Derek et moi nous dévisageâmes, comprenant combien nous étions passés à côté de l’affaire à l’époque.
— Qu’avez-vous fait ensuite ? interrogea Derek.
— Pfft ! c’était un sacré bordel ! expliqua Kirk Harvey. Si je résume : Charlotte Brown avait été vue au volant de la camionnette de Ted Tennenbaum au moment des meurtres, mais Tennenbaum était le coupable officiel selon la police d’État, alors que j’étais convaincu qu’il y avait eu erreur sur les victimes principales. Pour ne rien arranger, je ne pouvais en parler à personne : mes collègues à la police d’Orphea ne m’adressaient plus la parole depuis que j’avais inventé un cancer à mon père pour prendre des jours de congé, et les deux policiers d’État en charge de l’enquête — c’est-à-dire vous — étaient introuvables. Pour un bordel, c’était un bordel. J’ai alors essayé de démêler cette affaire seul : je me suis penché sur les autres meurtres survenus récemment dans la région. Il n’y en avait aucun. La seule mort suspecte était un type qui s’était tué tout seul à moto sur une ligne droite à Ridgesport. Ça valait le coup de se renseigner. J’ai contacté la police de l’autoroute, et en interrogeant le policier en charge de l’accident, j’apprends qu’un agent de l’ATF était venu lui poser des questions. J’ai donc contacté l’agent de l’ATF qui m’a dit que le motard mort était un caïd insaisissable et qu’il pensait qu’il ne s’était pas tué tout seul. À ce moment-là, j’ai eu peur de mettre le nez dans une sale histoire avec des connexions mafieuses, et j’ai voulu en parler à Lewis Erban, un de mes collègues. Mais Lewis n’est jamais venu au rendez-vous que je lui ai fixé. J’étais plus seul que jamais face à une affaire qui me dépassait. Alors j’ai décidé de disparaître.
— Parce que vous aviez peur de ce que vous étiez en train de découvrir ?
— Non, parce que j’étais tout seul ! Tout seul, vous comprenez ? Et que je n’en pouvais plus de cette solitude.

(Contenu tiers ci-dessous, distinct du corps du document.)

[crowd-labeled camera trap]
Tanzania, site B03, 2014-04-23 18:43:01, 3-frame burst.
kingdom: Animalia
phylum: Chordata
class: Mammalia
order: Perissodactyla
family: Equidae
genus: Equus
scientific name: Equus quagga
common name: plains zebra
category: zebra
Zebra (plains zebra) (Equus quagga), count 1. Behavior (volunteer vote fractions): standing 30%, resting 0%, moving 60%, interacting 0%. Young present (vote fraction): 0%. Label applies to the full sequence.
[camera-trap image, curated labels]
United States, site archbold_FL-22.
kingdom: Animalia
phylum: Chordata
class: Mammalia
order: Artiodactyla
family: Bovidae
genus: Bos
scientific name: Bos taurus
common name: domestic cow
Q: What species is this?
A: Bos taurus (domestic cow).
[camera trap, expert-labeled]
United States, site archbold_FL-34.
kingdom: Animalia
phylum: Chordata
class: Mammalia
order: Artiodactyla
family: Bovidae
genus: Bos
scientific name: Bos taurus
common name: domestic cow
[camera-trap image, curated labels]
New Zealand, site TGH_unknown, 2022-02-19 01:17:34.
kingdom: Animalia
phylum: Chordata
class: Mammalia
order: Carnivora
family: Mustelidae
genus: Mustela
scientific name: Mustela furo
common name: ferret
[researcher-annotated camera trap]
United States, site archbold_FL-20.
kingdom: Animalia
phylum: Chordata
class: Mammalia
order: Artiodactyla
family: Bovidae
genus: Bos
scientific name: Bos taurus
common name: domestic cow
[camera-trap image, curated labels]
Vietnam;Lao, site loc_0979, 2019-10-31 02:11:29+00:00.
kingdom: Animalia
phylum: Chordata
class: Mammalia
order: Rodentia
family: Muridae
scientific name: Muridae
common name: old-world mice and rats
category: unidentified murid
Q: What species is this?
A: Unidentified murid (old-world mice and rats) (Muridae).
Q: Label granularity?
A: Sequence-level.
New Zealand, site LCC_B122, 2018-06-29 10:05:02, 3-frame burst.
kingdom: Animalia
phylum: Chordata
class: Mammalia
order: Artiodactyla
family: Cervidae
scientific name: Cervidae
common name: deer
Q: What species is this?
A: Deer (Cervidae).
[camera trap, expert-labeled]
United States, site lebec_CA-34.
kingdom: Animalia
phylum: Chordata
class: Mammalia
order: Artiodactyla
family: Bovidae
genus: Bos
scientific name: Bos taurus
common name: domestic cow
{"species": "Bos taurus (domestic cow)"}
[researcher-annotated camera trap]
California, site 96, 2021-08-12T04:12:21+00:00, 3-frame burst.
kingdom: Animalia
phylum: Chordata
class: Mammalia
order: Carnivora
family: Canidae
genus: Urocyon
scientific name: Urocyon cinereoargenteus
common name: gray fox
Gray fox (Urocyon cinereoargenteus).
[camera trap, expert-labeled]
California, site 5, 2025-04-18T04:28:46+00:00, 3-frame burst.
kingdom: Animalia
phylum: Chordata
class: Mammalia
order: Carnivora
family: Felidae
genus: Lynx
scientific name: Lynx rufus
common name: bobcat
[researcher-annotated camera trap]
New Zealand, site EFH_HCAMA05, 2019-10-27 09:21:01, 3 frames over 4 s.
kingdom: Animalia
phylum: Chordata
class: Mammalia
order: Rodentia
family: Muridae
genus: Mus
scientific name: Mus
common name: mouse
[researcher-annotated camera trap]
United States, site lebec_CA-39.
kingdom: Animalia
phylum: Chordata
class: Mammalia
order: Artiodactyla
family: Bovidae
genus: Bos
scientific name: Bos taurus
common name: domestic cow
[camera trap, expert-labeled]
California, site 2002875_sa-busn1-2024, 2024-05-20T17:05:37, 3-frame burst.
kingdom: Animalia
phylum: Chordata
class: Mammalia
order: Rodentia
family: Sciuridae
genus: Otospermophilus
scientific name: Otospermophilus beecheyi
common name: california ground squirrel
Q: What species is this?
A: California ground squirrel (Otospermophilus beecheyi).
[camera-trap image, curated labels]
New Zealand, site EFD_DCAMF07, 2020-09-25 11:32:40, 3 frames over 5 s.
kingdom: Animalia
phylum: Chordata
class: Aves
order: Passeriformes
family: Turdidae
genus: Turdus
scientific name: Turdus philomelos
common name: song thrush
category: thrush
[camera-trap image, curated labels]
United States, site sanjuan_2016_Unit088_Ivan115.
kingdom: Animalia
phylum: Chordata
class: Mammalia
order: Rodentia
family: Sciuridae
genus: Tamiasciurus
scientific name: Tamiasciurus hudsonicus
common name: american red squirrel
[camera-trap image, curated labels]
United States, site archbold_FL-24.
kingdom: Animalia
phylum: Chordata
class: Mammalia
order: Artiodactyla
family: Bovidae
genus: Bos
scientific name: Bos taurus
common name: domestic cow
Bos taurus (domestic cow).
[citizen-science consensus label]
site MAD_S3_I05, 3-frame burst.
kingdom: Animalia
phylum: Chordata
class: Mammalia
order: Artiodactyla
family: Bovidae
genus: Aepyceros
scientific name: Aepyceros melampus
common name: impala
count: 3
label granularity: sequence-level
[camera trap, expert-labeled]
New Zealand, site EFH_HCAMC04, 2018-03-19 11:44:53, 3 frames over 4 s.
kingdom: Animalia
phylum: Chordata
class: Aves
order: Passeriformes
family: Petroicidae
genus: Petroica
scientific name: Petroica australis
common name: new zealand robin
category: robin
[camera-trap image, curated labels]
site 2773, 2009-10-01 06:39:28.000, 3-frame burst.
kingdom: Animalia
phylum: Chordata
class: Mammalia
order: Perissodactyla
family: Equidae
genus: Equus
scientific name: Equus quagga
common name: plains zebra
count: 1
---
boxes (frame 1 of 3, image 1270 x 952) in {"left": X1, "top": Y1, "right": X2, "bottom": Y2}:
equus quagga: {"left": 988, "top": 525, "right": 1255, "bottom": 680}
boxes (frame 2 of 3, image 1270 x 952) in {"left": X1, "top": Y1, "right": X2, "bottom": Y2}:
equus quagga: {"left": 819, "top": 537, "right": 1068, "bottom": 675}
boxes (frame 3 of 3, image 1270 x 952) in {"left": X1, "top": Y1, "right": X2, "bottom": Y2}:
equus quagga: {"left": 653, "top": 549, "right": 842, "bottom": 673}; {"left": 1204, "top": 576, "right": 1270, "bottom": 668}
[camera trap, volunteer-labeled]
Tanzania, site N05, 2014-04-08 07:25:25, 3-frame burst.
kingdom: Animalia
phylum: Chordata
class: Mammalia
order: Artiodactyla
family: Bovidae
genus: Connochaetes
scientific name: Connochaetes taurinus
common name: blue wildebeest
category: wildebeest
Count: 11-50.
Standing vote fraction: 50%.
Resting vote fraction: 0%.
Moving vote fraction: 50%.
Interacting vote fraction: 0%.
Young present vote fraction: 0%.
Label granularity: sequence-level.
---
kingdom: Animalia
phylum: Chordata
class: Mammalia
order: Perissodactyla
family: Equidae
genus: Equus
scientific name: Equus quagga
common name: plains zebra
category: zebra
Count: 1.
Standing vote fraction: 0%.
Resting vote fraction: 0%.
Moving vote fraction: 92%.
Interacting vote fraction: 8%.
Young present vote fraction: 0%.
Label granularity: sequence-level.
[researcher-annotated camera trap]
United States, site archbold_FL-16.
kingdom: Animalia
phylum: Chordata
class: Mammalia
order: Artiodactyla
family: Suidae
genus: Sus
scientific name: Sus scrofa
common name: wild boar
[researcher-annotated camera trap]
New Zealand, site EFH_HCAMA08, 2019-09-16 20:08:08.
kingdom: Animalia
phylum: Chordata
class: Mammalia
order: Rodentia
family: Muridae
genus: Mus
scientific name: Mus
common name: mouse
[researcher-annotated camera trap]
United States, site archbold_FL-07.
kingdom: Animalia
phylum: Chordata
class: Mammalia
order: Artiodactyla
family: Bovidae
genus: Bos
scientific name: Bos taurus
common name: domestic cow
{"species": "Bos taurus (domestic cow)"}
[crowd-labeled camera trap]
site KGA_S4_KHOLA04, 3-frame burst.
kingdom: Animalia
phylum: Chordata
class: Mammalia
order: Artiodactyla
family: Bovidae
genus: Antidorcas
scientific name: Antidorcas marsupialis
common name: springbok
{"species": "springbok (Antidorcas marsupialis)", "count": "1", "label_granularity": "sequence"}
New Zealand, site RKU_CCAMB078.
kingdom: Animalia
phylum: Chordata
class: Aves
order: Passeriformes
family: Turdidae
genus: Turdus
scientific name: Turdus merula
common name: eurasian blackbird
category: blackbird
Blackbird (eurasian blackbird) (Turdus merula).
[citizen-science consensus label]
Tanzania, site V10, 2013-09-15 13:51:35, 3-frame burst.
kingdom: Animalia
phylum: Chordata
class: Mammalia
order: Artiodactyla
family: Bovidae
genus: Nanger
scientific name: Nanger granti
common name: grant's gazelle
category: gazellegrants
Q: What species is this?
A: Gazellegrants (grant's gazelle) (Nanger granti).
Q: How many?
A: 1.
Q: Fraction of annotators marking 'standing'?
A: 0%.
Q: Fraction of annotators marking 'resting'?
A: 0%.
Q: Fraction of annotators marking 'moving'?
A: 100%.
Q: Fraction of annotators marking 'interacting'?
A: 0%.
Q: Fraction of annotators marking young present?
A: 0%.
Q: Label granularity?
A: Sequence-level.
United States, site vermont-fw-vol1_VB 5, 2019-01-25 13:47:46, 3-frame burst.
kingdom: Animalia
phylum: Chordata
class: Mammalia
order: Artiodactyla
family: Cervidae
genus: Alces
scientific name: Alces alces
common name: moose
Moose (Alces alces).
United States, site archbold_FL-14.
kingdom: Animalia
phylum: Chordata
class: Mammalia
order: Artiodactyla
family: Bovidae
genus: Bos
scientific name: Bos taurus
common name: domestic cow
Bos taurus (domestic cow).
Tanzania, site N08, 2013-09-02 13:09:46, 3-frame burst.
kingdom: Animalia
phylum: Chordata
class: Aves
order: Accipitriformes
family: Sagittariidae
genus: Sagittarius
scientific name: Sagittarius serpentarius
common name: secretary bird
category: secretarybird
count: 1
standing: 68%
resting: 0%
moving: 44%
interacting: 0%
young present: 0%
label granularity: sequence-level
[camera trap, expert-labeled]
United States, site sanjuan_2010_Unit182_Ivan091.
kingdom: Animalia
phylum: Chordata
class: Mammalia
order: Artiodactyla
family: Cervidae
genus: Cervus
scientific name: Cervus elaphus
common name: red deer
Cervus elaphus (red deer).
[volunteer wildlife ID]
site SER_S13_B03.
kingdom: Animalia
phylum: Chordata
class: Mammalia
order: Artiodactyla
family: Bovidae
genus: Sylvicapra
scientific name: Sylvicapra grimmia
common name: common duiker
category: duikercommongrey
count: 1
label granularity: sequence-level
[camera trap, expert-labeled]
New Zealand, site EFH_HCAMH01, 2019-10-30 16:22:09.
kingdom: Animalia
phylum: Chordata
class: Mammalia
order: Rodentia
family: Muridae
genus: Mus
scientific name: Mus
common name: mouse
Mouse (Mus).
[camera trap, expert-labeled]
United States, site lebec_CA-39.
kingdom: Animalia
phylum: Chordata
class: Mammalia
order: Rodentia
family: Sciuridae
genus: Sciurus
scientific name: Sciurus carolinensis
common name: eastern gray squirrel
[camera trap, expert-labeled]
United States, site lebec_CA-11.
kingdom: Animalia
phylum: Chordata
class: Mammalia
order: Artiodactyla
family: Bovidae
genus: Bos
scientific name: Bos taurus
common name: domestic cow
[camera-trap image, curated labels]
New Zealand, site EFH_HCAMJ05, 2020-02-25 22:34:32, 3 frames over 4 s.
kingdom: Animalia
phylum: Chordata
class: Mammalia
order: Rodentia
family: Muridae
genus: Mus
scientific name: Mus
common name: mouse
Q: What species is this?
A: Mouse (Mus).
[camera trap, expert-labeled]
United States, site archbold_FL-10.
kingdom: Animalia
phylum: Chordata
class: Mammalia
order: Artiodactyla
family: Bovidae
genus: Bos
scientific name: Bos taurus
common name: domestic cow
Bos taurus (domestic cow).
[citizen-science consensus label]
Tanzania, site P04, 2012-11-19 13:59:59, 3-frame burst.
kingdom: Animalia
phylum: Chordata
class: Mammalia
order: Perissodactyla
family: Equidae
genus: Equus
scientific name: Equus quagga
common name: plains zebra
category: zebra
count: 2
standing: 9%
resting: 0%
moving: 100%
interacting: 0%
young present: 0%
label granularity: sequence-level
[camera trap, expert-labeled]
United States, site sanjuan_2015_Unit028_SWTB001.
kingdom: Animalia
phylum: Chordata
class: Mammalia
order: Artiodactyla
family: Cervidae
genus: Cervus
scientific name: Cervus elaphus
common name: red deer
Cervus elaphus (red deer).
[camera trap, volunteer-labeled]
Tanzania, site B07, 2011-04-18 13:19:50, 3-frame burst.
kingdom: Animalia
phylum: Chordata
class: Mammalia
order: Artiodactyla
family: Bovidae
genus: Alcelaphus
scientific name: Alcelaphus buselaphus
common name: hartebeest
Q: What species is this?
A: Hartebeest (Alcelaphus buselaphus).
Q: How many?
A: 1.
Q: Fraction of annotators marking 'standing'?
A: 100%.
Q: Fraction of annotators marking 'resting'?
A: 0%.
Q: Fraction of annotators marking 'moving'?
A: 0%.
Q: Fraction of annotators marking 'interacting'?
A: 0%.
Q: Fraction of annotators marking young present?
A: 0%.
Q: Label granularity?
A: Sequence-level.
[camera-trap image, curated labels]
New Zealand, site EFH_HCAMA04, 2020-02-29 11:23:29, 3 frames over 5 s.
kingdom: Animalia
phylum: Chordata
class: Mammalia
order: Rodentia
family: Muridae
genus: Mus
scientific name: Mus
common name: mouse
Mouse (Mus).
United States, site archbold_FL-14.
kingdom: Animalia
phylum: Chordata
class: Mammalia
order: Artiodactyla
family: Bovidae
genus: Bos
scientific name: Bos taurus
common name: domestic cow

Je me suis dit que les gens s’inquiéteraient de ne plus me voir. Ou voudraient savoir pourquoi j’avais soudain démissionné de la police. Vous savez où j’étais pendant les deux premières semaines de ma « disparition » ? J’étais chez moi ! Dans ma maison. À attendre que quelqu’un vienne sonner et prendre de mes nouvelles. Mais personne n’est venu. Même pas les voisins. Per-son-ne. Je n’ai pas bougé de chez moi, je n’ai pas fait de courses, je n’ai pas quitté ma maison. Pas un coup de fil. La seule visite fut celle de mon père, venu m’apporter quelques commissions. Il est resté assis avec moi dans le canapé du salon pendant plusieurs heures. En silence. Puis il m’a demandé : « Qu’est-ce qu’on attend ? » J’ai répondu : « Quelqu’un mais je ne sais pas qui. » Finalement, j’ai décidé de partir m’installer à l’autre bout du pays et recommencer ma vie. Je me suis dit que c’était l’occasion de me consacrer pleinement à l’écriture d’une pièce. Et quel meilleur sujet que cette affaire criminelle qui restait non résolue à mes yeux ? Une nuit, avant de m’en aller définitivement, je me suis introduit en secret dans le commissariat, dont j’avais gardé les clés, et j’ai récupéré le dossier d’enquête sur le quadruple meurtre.